Karen Echeverri, PhD

Assistant Professor, Department of Genetics, Cell Biology and Development

Karen Echeverri

Contact Info

echev020@umn.edu

Office Phone 612-626-7320

Office Address:
Stem Cell Institute
4-222 LRB/MTRF
2001 6th St SE
Minneapolis, MN 55455

Mailing Address:
Stem Cell Institute
LRB/MTRF
2873B (Campus Delivery Code)
2001 6th St SE
Minneapolis, MN 55455

PhD Trinity College - Dublin and Max Planck Institute, 2003

BSc, Hons University College, 1996

Assistant Professor, Stem Cell Institute and Dept. Genetics, Cell Biology and Development, University of Minnesota, 2012

Independent Research Associate, Center for Regenerative Therapies, Dresden, Germany 2006-2011

Postdoc, Max Planck Institute, Molecular Cell Biology and Genetics 2004-2006

Research

Research Summary/Interests

Throughout human life, many cells such as hair follicles and certain tissues such as liver can be continuously replaced to maintain tissue integrity in response to normal, daily wear and tear. However, the human response to more serious tissue damage, such as acute damage to limbs or to the spinal cord, is limited to relatively simple wound healing, whereby collagenous scar tissue fills the injury site, assuring the tissue’s structural integrity but often resulting in a debilitating loss of functional activity. While humans do exhibit some very limited regenerative capacity (e.g. finger tips), other vertebrates exhibit sometimes astonishing regenerative ability.

Salamanders show the highest diversity in being able to regenerate limbs, tail, heart, eyes and jaw.

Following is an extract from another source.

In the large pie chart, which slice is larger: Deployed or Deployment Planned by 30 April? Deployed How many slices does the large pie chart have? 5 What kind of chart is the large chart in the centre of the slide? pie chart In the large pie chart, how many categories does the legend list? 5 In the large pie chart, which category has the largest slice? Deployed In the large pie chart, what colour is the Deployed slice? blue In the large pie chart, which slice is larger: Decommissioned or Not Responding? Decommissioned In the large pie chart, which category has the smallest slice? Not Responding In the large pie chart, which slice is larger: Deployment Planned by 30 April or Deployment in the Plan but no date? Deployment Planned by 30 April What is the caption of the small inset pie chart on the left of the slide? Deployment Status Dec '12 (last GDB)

Our aim is to understand at the molecular and cellular level how an axolotl spinal cord can functionally repair after injury and why mammals cannot. To this end we have used transcriptional profiling to identify key differences at the miRNA level between axolotl and rat after spinal cord injury. In particular we are focusing on the differences between the rostral and caudal sides of the injury site and how the axolotl creates a permissive environment for axonal regrowth while mammals do not. We are focusing not just on the neuronal cells but also on the contribution and interaction of the other cells especially endothelial cells and skin to this repair process.

In addition to understanding spinal cord repair we are also interested in elucidating conserved pathways used for all regenerative processes like limbs, tails etc as well as those which tell cells at a cut surface what needs to be regenerated. 

Publications

  • Sehm T, Sachse, C , Frenzel, C and Echeverri K. miR-196 is an essential early-stage regulator of tail regeneration, upstream of key spinal cord patterning events. Dev Biol. 2009 Oct 15;334(2):468-80. Epub 2009 Aug 13.
  • Echeverri, K and AC Oates. 2007. Suppressor of Hairless coordinates bilateral cyclic gene expression during somitogenesis and plays an important role in left-right patterning of the vertebrate embryo. Dev. Biol. Jan 15;301(2):388-403.
  • Echeverri, K and EM Tanaka. 2005. Proximodistal Patterning during Limb Regeneration. Dev. Biol.279(2):391-401.
  • Echeverri, K. and EM Tanaka. 2002. Ectoderm to Mesoderm Lineage Switching during Axolotl Tail Regeneration. Science 298: 1993-1996
  • Echeverri K, Tanaka EM. Mechanisms of muscle dedifferentiation during regeneration. Semin Cell Dev Biol. 2002 Oct;13(5):353-60. Review.
  • Echeverri, K., Clarke, JD and EM Tanaka. 2001. In vivo imaging indicates muscle fiber dedifferentiation is a major contributor to the regenerating tail blastema. Dev. Biol. 236 (1):151-64.